Note: I'm using ActivePerl 5.6.1 on Win32 so I can't use the Encode module, which is why I'd like to use regex instead.

Thanks.

Replies are listed 'Best First'.
Re: How to determine if string contains non-ASCII characters ?
by moritz (Cardinal) on Aug 19, 2009 at 16:57 UTC
    Note that your regex matches the empty string, and thus any string at all.

    Also ASCII covers only the bytes from 0 to 127, so your regex should read

    $string =~ m/[\x00-\x7f]/
    Perl 6 projects - links to (nearly) everything that is Perl 6.

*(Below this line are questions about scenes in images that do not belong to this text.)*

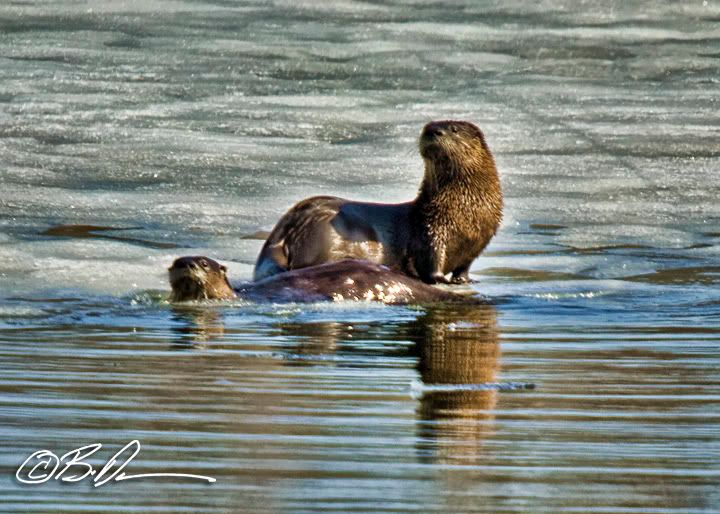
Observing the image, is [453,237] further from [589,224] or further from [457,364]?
[457,364]

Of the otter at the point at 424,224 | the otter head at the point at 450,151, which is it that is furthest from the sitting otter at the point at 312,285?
the otter head at the point at 450,151

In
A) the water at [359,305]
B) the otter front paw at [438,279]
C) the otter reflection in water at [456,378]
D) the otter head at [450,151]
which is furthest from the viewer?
the otter head at [450,151]

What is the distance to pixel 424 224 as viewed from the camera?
31.3ft

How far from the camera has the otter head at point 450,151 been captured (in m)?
9.70

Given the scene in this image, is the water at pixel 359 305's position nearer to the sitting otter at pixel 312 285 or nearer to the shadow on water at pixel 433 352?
the shadow on water at pixel 433 352

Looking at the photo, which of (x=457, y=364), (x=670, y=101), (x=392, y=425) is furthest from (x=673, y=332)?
(x=670, y=101)

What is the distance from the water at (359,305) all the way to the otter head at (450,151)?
1.91 ft

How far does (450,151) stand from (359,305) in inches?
83.4

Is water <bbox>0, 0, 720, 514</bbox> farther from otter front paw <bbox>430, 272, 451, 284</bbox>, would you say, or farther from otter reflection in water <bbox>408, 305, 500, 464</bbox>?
otter front paw <bbox>430, 272, 451, 284</bbox>

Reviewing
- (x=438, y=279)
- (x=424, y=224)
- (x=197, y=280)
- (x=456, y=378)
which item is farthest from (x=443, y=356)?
(x=424, y=224)

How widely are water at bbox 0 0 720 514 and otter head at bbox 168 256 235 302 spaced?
0.17 meters

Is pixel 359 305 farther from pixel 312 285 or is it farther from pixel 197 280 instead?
pixel 197 280

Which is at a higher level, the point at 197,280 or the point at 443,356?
the point at 443,356

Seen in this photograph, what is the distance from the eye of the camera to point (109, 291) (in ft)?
27.3
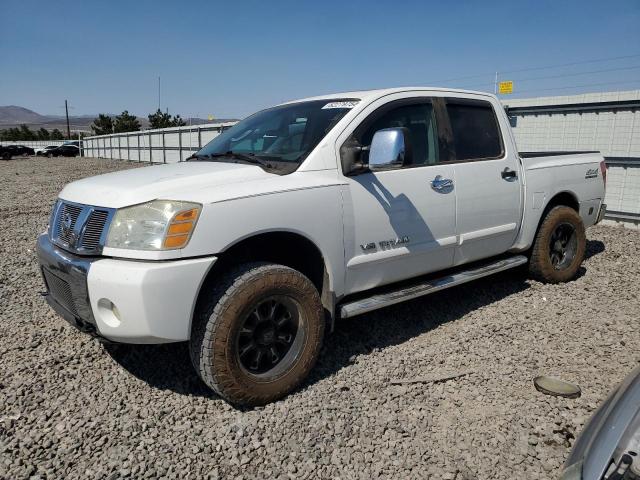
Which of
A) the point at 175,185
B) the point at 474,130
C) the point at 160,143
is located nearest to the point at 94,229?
the point at 175,185

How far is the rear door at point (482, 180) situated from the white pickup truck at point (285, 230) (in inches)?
0.6

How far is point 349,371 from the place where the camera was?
332 cm

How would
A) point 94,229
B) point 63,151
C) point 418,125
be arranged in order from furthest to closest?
point 63,151
point 418,125
point 94,229

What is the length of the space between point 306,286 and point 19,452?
1.71 m

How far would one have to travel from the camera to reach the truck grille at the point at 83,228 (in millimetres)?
2631

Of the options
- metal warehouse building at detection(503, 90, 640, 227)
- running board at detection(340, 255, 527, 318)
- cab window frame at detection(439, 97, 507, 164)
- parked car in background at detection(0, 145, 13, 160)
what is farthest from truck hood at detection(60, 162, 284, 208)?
parked car in background at detection(0, 145, 13, 160)

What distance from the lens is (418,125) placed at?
3766mm

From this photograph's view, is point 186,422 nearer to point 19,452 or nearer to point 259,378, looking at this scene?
point 259,378

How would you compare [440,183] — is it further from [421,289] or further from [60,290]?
[60,290]

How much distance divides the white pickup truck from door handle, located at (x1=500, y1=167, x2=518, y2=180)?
2 centimetres

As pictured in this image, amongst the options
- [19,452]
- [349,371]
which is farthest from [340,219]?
[19,452]

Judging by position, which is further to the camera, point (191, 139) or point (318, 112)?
point (191, 139)

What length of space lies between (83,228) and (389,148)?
1.85 meters

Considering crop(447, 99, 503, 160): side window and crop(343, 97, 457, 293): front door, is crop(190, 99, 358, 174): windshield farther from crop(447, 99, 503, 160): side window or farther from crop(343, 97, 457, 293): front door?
crop(447, 99, 503, 160): side window
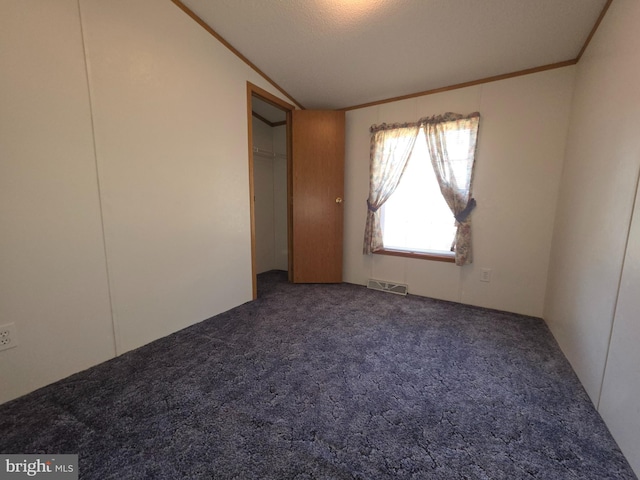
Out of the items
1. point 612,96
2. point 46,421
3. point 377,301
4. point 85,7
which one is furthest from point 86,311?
point 612,96

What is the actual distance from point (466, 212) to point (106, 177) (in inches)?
114

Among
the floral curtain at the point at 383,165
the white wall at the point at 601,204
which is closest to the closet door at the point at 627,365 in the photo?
the white wall at the point at 601,204

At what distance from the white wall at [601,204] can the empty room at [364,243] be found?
2 centimetres

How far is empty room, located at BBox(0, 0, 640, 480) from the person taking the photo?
1.11 meters

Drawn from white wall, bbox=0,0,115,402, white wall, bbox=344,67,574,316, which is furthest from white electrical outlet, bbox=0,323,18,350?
white wall, bbox=344,67,574,316

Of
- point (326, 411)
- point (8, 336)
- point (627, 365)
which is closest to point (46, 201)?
point (8, 336)

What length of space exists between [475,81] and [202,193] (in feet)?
8.78

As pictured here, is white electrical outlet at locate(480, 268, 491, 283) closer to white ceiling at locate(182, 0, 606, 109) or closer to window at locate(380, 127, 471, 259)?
window at locate(380, 127, 471, 259)

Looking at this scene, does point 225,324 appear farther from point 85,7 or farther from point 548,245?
point 548,245

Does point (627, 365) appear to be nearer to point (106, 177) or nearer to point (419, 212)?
point (419, 212)

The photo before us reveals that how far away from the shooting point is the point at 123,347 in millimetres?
1737

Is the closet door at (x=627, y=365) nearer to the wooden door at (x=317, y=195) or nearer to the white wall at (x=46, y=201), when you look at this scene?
the wooden door at (x=317, y=195)

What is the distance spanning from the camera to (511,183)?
235 centimetres

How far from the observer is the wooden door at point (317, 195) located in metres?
3.06
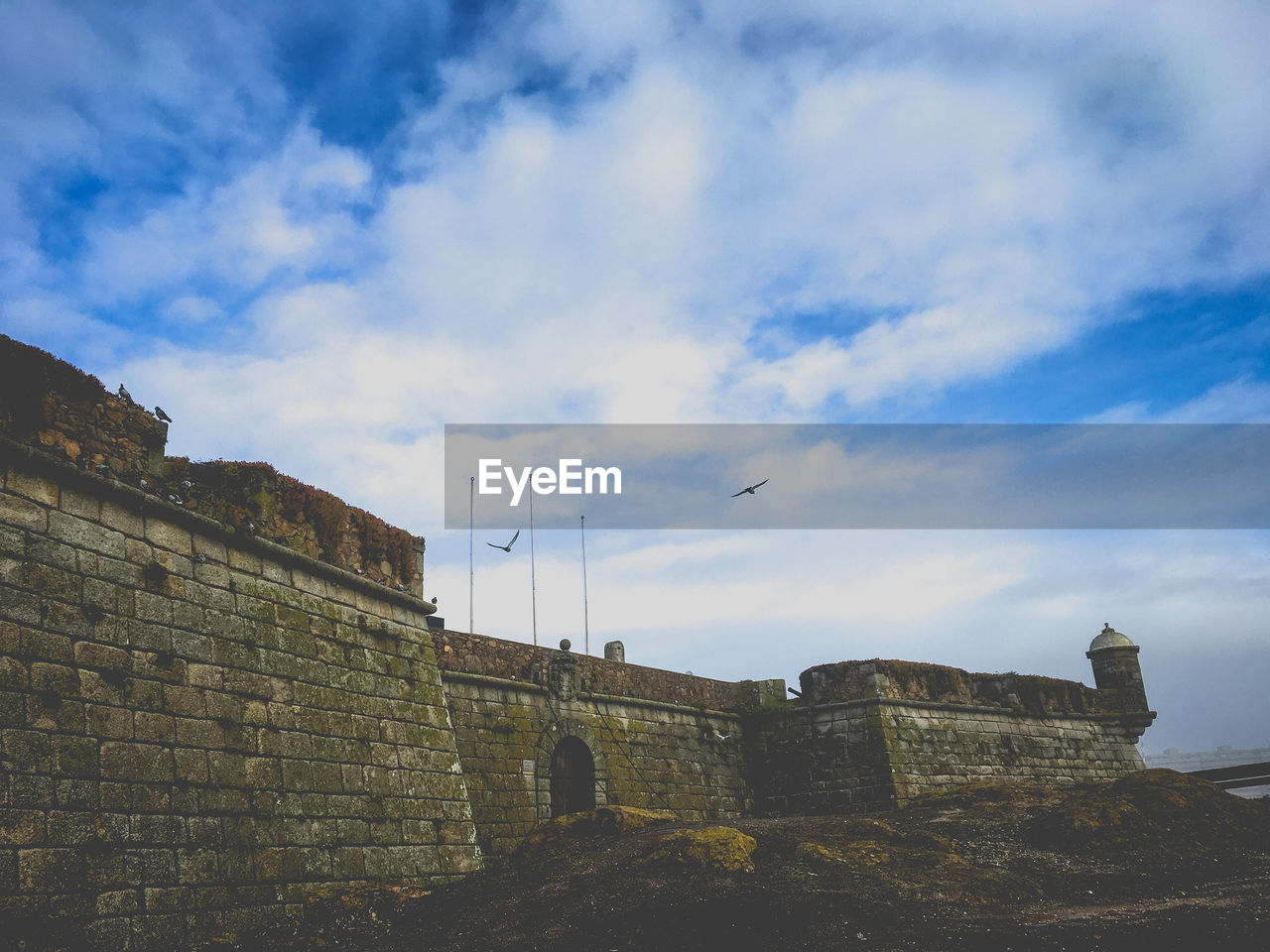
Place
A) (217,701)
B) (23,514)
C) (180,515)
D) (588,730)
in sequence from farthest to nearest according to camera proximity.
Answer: (588,730) < (180,515) < (217,701) < (23,514)

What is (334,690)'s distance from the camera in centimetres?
1008

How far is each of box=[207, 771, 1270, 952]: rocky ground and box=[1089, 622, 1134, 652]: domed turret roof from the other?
11.6 m

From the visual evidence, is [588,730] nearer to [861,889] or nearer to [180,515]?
[861,889]

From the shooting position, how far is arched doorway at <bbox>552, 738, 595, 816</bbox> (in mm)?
14750

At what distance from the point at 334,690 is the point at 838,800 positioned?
11.3 meters

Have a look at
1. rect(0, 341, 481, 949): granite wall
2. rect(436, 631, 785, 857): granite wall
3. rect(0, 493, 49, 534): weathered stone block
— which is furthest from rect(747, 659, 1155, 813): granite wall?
rect(0, 493, 49, 534): weathered stone block

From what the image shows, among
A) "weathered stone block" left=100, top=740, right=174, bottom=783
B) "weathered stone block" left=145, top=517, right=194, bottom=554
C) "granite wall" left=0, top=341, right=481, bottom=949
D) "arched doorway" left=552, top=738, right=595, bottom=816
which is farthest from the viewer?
"arched doorway" left=552, top=738, right=595, bottom=816

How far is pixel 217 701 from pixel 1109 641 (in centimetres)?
2237

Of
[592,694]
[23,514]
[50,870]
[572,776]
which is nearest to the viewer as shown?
[50,870]

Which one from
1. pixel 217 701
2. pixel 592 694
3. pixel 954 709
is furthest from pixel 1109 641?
pixel 217 701

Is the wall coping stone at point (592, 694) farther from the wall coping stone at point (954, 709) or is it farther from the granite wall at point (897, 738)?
the wall coping stone at point (954, 709)

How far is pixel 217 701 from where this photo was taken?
855cm

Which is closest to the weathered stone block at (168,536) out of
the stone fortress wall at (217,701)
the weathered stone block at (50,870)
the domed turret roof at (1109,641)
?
the stone fortress wall at (217,701)

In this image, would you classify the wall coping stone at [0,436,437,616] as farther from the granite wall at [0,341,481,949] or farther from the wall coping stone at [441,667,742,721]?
the wall coping stone at [441,667,742,721]
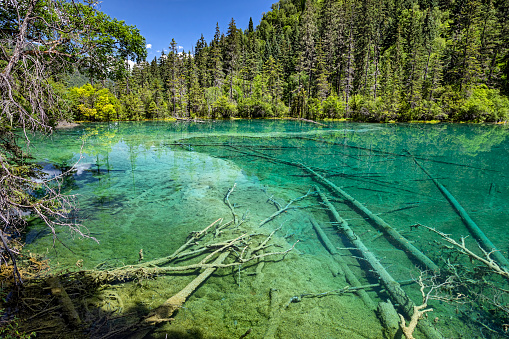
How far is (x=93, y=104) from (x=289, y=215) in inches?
1943

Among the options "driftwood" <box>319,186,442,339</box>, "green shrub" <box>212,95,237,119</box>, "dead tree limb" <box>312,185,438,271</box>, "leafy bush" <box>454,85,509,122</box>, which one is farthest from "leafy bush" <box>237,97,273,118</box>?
"driftwood" <box>319,186,442,339</box>

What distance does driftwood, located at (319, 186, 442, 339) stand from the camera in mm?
3929

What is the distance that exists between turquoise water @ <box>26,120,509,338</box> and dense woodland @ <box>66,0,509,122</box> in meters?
29.5

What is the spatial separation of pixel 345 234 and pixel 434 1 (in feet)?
324

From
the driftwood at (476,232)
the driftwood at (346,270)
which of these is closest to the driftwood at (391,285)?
the driftwood at (346,270)

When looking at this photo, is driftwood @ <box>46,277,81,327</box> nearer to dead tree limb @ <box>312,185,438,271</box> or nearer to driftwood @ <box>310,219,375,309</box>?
driftwood @ <box>310,219,375,309</box>

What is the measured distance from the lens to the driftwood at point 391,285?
12.9ft

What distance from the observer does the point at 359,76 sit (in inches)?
2376

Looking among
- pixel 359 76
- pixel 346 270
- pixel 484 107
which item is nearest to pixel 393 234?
pixel 346 270

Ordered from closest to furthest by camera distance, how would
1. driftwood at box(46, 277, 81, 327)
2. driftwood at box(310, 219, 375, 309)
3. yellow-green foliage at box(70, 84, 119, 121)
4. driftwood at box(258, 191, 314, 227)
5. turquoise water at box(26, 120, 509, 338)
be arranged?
driftwood at box(46, 277, 81, 327) < turquoise water at box(26, 120, 509, 338) < driftwood at box(310, 219, 375, 309) < driftwood at box(258, 191, 314, 227) < yellow-green foliage at box(70, 84, 119, 121)

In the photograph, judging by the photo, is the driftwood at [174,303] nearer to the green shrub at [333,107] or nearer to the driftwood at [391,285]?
the driftwood at [391,285]

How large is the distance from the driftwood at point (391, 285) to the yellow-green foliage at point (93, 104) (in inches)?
1953

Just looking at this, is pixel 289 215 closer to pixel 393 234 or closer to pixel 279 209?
pixel 279 209

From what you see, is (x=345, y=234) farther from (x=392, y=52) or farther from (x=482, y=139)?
(x=392, y=52)
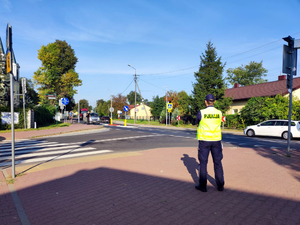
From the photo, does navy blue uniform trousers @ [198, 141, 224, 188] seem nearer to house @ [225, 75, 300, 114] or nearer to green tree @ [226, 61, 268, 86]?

      Also the character class needs to be negated to search for characters not in the range and then the result negated (here with !~ instead of =~), otherwise he will only detect if the string has any asccii chars

      $string !~ m/[^\x00-\x7f]/

        Your solution checks if any characters aren't ASCII.

        my $is_ascii = $string !~ /[^\x00-\x7F]/;

        An alternative is to check that all characters are ASCII.

        my $is_ascii = $string =~ /^[\x00-\x7F]*\z/;

        Both are fine. The first can be faster if the result is false, but the difference is probably inconsequential in practice.

        Thanks for the hints.

        However, both regexes still don't appear to be hitting the spot. I've created a small test program which pulls an Arabic title from a webpage to demonstrate:

        use LWP::UserAgent; $ua = LWP::UserAgent->new; my $resp = $ua->get("http://www.englishlink.com/index_ARE_HTML.asp"); if ($resp->is_success) { $mystring = $resp->content; $mystring =~ s/.*\<title\>//sgi; $mystring =~ s/\<.*//sgi; } print "$mystring\n"; if ($mystring =~ m/[^\x00-\x7f]/) { print "Contains ASCII only\n"; } else { print "Contains non-ASCII\n"; }
        When run, I'd expect to see the result as "Contains non-ASCII", but instead I get "Contains ASCII only"

        Any thoughts as to why ?